Data excerpt:

-- Opening Marker --

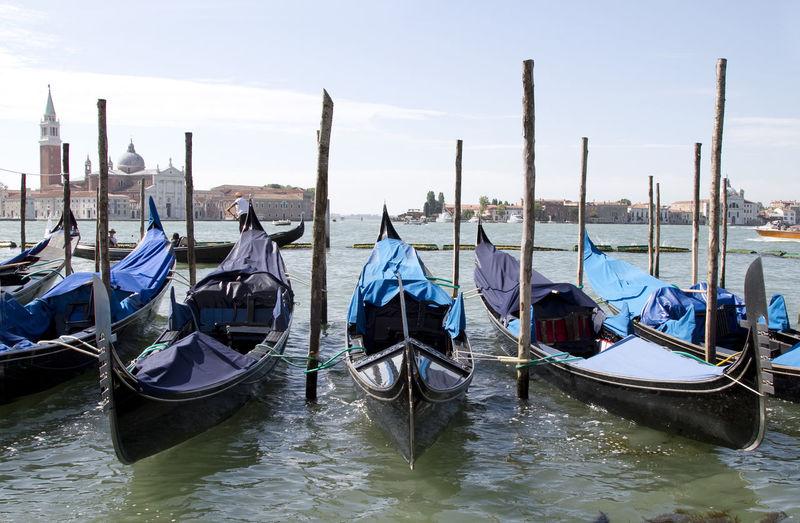 Gondolas moored at venetian lagoon against sky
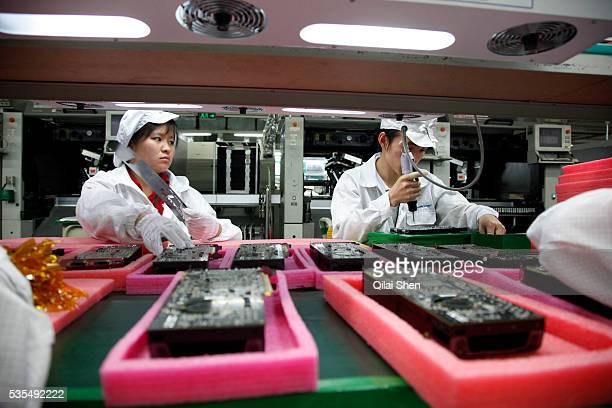 Employees work on the assembly line at Hon Hai Group's Foxconn plant in Shenzhen China on Wednesday May 26 2010 Hon Hai is the parts supplier for...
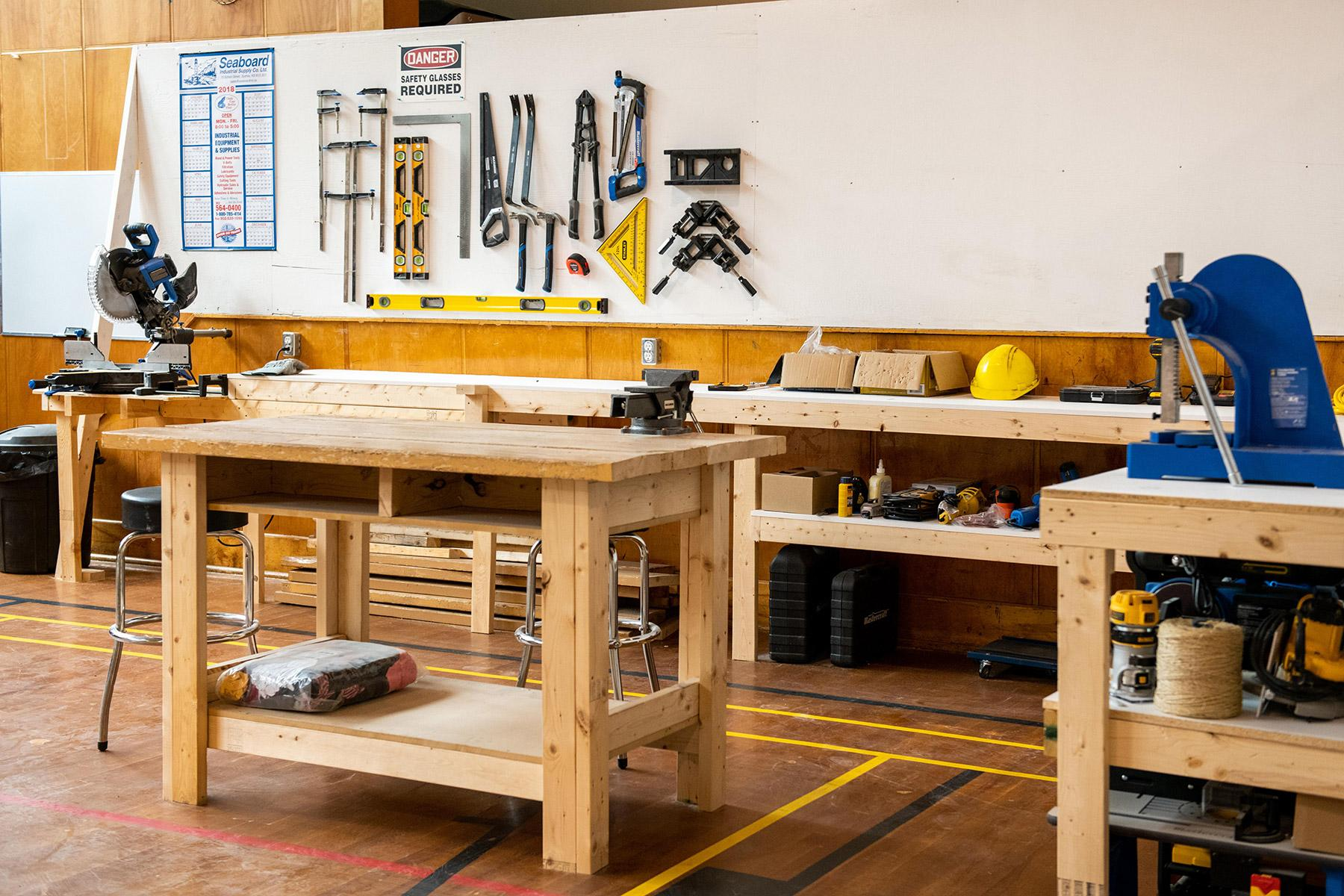 A workshop with tools and big wooden counters.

-- Closing Marker --

Exercise directions:
Where a picture appears in the material above, skip it, and print the rest exactly.

Task response:
 Gondolas moored at venetian lagoon against sky
 Employees work on the assembly line at Hon Hai Group's Foxconn plant in Shenzhen China on Wednesday May 26 2010 Hon Hai is the parts supplier for...
 A workshop with tools and big wooden counters.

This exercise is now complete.